Starting from the line that contains "Which is the", reproduce each line exactly through the end of the material, and include no other lines.

[Records from a collection]
────────

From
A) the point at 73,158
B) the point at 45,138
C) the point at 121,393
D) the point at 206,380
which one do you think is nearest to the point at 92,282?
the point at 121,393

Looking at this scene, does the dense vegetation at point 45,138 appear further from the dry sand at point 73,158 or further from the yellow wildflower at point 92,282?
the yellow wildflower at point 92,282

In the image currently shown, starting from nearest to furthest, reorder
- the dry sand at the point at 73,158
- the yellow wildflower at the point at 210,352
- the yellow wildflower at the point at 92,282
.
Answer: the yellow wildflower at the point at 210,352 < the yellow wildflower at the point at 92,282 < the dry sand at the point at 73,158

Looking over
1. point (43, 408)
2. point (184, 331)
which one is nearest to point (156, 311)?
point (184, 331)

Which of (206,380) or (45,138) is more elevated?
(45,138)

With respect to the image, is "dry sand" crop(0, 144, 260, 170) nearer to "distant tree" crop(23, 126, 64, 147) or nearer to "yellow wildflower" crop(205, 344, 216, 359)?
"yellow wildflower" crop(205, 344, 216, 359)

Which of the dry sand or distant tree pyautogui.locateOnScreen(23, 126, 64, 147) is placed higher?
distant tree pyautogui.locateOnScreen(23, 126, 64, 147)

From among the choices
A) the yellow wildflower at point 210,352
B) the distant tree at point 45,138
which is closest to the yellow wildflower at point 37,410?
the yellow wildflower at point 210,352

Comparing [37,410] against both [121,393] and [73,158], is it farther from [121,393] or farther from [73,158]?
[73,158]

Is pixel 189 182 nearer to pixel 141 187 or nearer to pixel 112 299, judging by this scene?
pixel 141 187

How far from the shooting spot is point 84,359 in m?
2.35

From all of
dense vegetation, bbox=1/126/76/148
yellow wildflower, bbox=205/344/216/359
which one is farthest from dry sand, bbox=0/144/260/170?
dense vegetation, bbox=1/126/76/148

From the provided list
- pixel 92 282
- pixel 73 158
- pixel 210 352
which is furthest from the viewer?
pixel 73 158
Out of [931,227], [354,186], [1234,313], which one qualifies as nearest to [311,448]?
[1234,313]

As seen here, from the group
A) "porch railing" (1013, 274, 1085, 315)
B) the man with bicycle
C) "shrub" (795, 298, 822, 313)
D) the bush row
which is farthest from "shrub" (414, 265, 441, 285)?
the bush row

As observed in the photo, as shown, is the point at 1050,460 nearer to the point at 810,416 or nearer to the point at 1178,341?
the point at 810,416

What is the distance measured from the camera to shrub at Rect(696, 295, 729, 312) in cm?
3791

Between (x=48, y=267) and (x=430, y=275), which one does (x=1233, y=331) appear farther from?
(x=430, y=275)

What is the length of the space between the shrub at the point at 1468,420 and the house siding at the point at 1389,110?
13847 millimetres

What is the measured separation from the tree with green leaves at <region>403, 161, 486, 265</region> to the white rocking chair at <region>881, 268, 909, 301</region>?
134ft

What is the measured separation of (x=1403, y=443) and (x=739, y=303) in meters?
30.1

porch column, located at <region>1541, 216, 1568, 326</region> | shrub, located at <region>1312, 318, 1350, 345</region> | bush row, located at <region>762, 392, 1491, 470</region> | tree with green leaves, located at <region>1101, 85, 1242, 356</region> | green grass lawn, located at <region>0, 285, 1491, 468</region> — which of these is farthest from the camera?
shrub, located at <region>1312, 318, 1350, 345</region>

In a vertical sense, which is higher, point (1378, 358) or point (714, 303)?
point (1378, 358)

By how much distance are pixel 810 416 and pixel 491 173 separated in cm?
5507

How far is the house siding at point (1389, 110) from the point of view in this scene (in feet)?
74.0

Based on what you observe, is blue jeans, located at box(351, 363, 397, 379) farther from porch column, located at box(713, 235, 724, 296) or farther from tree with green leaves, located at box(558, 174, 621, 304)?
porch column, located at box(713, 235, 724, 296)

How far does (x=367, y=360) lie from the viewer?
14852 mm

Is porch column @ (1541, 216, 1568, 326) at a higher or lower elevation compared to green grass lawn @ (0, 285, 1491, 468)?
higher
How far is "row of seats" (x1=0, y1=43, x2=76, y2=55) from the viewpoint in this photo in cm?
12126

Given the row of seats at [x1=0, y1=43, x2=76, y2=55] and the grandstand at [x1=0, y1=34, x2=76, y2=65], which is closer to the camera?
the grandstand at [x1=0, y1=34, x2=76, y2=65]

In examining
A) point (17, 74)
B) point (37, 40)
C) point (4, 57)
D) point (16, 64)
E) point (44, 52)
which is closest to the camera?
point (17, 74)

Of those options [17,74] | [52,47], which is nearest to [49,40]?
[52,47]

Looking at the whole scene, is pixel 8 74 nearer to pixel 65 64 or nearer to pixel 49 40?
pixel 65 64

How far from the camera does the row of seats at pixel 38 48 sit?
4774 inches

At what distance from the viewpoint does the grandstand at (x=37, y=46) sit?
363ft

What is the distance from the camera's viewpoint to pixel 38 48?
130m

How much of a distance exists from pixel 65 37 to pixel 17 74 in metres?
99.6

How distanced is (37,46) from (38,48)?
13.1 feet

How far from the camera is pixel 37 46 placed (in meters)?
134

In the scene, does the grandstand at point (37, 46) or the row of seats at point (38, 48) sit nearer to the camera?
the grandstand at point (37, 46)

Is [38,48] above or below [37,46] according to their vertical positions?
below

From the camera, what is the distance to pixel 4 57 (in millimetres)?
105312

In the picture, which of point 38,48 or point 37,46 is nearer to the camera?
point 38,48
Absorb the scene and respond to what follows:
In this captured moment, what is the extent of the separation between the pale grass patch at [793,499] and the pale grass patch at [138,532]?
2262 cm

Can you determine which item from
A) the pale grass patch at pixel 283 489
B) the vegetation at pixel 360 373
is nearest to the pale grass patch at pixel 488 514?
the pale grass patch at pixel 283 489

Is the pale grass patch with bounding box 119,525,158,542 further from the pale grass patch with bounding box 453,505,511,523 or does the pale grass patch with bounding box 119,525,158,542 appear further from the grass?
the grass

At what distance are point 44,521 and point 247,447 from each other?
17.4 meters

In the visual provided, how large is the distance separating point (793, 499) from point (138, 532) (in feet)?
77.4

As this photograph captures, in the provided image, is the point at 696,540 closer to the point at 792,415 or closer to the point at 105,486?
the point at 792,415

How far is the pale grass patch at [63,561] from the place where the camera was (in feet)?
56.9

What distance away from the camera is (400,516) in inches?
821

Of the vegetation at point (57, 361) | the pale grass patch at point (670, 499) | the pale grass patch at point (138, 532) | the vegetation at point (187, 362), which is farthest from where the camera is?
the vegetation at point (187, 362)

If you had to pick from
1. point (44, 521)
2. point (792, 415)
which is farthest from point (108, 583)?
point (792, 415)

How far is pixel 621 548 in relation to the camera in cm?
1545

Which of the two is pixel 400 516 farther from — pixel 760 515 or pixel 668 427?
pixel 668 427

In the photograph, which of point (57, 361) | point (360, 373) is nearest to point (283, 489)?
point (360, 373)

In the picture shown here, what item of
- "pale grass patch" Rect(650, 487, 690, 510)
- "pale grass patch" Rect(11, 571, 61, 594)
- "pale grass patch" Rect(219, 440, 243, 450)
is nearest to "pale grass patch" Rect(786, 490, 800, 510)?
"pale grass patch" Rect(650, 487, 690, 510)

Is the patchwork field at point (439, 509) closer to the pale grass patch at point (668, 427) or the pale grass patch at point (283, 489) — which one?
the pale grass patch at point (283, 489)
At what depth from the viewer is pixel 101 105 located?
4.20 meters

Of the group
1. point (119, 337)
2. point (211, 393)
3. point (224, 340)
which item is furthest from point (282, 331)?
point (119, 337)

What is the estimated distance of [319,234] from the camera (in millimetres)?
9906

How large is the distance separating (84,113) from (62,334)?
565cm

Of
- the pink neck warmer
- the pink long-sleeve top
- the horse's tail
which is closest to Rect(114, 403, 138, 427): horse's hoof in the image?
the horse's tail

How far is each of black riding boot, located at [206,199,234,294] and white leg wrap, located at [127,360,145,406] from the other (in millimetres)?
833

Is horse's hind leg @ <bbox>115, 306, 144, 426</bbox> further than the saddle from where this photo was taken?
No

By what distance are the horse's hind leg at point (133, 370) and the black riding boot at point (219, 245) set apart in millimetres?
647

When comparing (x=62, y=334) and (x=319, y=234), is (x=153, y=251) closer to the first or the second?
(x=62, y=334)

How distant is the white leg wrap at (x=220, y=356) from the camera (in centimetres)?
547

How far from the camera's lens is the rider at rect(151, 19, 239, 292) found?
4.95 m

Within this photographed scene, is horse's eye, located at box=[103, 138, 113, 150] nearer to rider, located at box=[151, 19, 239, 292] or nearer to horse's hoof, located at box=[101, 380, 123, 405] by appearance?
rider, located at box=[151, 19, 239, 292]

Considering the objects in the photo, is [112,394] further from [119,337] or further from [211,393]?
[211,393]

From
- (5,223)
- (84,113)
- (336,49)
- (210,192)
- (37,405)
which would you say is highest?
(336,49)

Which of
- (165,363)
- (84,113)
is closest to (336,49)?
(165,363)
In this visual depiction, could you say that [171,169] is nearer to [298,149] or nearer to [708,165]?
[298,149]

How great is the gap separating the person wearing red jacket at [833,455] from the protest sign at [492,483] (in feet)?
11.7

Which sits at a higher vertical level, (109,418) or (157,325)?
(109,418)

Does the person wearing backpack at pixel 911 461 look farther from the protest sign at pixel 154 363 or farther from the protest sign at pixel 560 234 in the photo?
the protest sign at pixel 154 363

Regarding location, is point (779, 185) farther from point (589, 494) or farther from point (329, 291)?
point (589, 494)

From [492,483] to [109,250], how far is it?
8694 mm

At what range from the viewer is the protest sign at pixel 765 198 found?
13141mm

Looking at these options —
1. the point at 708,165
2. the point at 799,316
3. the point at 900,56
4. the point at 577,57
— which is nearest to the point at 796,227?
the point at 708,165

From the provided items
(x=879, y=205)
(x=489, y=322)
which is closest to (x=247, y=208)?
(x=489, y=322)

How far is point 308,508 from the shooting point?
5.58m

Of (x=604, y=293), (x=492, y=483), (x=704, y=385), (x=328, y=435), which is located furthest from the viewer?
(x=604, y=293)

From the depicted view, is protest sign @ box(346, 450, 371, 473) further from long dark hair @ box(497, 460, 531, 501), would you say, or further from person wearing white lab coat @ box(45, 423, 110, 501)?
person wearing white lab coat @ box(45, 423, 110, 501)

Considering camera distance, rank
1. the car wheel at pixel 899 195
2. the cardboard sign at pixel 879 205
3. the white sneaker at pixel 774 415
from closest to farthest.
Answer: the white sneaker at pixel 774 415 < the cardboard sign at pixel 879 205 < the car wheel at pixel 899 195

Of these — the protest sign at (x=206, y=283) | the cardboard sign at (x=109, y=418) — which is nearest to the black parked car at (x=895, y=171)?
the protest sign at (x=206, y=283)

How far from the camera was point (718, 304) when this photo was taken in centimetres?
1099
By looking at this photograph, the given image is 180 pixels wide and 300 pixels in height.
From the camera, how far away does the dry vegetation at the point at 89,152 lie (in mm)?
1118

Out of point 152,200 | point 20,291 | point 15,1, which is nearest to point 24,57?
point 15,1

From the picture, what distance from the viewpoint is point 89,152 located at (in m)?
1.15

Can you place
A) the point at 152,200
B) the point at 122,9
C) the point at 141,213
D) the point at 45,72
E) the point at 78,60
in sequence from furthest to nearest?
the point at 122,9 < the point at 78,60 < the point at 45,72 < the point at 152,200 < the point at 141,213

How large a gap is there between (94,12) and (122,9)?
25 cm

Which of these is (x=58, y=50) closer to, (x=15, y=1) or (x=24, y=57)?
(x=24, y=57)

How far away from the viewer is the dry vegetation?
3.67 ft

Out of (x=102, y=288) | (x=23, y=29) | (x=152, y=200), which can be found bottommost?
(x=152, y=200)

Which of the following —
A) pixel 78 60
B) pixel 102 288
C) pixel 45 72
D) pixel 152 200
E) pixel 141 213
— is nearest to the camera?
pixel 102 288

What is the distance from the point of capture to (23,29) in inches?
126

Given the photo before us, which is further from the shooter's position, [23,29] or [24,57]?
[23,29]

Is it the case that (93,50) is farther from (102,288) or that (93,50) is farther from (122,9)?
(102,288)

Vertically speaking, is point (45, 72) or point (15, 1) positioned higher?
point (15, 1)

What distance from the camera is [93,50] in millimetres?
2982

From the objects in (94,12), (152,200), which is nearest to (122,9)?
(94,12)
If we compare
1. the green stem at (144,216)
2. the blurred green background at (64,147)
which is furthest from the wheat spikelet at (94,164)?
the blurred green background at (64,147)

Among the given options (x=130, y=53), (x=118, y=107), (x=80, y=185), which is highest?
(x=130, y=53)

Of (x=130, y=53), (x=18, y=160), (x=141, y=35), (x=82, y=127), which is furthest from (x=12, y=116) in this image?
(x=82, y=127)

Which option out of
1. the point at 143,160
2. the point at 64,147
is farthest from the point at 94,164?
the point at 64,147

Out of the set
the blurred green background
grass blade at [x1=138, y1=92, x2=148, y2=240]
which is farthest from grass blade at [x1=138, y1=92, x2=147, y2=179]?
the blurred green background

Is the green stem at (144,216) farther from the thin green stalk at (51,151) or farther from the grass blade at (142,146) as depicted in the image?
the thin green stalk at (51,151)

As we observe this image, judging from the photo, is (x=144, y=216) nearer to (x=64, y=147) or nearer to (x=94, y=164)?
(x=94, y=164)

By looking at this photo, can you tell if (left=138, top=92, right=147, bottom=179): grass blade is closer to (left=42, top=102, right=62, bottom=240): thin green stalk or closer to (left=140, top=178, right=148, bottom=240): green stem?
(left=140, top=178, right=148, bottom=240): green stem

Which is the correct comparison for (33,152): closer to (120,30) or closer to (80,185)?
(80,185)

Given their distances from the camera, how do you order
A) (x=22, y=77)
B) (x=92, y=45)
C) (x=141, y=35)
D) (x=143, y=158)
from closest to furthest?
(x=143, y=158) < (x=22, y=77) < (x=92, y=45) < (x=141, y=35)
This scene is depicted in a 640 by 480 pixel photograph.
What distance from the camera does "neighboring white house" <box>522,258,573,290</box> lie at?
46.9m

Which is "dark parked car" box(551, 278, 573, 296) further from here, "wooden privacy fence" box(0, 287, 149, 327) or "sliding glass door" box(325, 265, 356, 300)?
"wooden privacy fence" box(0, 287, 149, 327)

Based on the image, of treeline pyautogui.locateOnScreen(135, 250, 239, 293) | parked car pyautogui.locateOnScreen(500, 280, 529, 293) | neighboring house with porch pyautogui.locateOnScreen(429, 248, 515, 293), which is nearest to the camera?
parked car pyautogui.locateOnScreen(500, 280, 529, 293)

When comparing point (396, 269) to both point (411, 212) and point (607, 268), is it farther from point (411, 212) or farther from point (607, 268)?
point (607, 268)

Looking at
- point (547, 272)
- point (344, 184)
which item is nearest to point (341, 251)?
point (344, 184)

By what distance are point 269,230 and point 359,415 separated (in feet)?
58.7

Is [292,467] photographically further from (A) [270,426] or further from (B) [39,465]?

────────

- Task response:
Which is the correct comparison for (33,152): closer to (120,30) or closer to (80,185)?
(80,185)

Given their distances from the camera, how do you order
A) (x=22, y=77)
B) (x=92, y=45)
C) (x=141, y=35)
D) (x=143, y=158)
from closest to furthest?
(x=143, y=158) < (x=22, y=77) < (x=92, y=45) < (x=141, y=35)
This scene is depicted in a 640 by 480 pixel photograph.
What distance from the camera does "neighboring white house" <box>522,258,573,290</box> lie at?
46.9m

Which is "dark parked car" box(551, 278, 573, 296) further from here, "wooden privacy fence" box(0, 287, 149, 327) or "sliding glass door" box(325, 265, 356, 300)?
"wooden privacy fence" box(0, 287, 149, 327)

Based on the image, of treeline pyautogui.locateOnScreen(135, 250, 239, 293) | parked car pyautogui.locateOnScreen(500, 280, 529, 293) | neighboring house with porch pyautogui.locateOnScreen(429, 248, 515, 293), which is nearest to the camera?
parked car pyautogui.locateOnScreen(500, 280, 529, 293)

When comparing point (396, 269) to both point (411, 212) and point (607, 268), is it farther from point (411, 212) or farther from point (607, 268)?
point (607, 268)

Looking at
- point (547, 272)
- point (344, 184)
which item is nearest to point (341, 251)?
point (344, 184)

By what distance are point 269,230 and point 359,415 separated (in feet)?
58.7

Is [292,467] photographically further from (A) [270,426] or further from (B) [39,465]?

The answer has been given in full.